Screenshot of tanka prose in cattails

The State of the Day

wildfires
rising interest rates
wasted years
desperate for donations
my heavy phone

Each day online feels like we are heading towards the Rapture. I want to look but not look, know but not know.

(on p.190 of cattails 232)

This tanka prose was one that came out of that feeling of every time I look at my phone, be it for news, social media or emails, there are awful things happening around the world. This seems even more appropriate at the moment given the situation with Israel-Gaza. For me there’s a tension between wanting to know about these things and not wanting to know. And at what point does looking at all these awful things become a kind of voyeuristic adrenaline kick. ‘The Rapture’ was the editor’s choice, which I agreed to. I had written ‘The End’. I realised afterwards I’m not entirely comfortable with the change as it’s a phrase I wouldn’t use, though it does feel more impactful. It’s been interesting to observe how I feel about this piece as a result. I’m still mentally adjusting to receiving suggested changes from editors. At what point does a change feel like it takes the piece beyond my own work? I’m guessing that this is something most writers grapple with, and not just in poetry.

I have more work due to be published elsewhere and I’m just about to do another submission. My writing has slowed down a lot due to a work project that took up a huge chunk of creative brainpower. I’m hoping that now that is largely complete, there’ll be space in my brain for more tanka writing.

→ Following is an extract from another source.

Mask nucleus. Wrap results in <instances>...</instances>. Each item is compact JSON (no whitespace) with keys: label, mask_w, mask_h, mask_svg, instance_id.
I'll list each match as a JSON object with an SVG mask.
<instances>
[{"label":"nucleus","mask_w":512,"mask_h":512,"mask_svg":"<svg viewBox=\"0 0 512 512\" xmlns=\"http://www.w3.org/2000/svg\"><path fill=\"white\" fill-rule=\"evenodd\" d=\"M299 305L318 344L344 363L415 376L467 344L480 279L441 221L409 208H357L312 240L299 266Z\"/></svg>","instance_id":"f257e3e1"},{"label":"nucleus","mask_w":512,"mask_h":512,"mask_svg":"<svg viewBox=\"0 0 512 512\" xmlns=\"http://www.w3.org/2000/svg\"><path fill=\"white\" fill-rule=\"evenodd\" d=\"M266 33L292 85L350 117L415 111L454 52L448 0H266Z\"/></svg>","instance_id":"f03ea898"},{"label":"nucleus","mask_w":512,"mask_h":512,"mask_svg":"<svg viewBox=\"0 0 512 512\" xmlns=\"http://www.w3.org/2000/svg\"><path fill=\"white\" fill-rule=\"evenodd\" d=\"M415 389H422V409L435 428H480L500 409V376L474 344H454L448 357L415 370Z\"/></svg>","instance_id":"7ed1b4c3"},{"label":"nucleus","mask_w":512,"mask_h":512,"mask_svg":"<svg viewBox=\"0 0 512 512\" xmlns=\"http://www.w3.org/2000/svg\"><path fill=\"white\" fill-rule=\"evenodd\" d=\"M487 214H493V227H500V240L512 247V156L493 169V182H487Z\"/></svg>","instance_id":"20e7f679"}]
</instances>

Tanka (& haiku) prose in Drifting Sands Haibun Journal

Tanka prose in DSH, text at bottom of post

I am very happy to have this tanka (& haiku) prose, inspired by seeing and looking out for a missing dog this year, published in DSH here: https://drifting-sands-haibun.org/wp-content/uploads/2023/09/Issue-23.pdf#page86 . I submitted it for the previous journal in a different form and the guest editor for that issue made a few suggestions to improve it, encouraging me to re-submit the next time. The guest editor for this edition, Marion Clarke, came back with very detailed and encouraging feedback and suggestions on my edited piece. I was really touched by the time Marion had taken in reviewing my work and the encouragement to resubmit to her if I could revise it in time. 24 hours later with a little extra to and fro it was done.

The key change Marion suggested was to change the second tanka I had to a haiku and with a different focus. I’ll admit I don’t really feel I’m a natural haiku writer so I wrote a different tanka which came out of nowhere as I was re-reading my prose. Marion liked the start of the tanka but felt the last two lines were superfluous and it became, with another small change, a haiku. So I now have my first published haiku too, though I feel I can’t claim full credit for it.

And now I am thinking how playful it might be to experiment with different poetry forms in a piece and how far you can go with this. Perhaps I should be brave and study haiku further rather than believe it’s not for me.

Text of piece is below, please note I’ve written this post on my phone and WordPress has annoyingly refused point blank to format the haiku with single-line spacing, so I’ve left it as is.

Going Back

another day
muntjacs and squirrels run past
I think of if onlys
lost in the long grass


Ruby ran away a few months ago, after a gunshot startled her. Her family searched for her everywhere. Once, I saw her on my walk by the woods. A red cocker spaniel, muddy, soaked and running at high speed. Despite all the advice not to call out to a runaway dog, I called her name. Instinct, I suppose. But once in survival mode, dogs can be hard to catch, and Ruby carried on running. Every walk I hoped to see her again.


Then one day, an update online. She’d been handed in to a vet 170 miles away.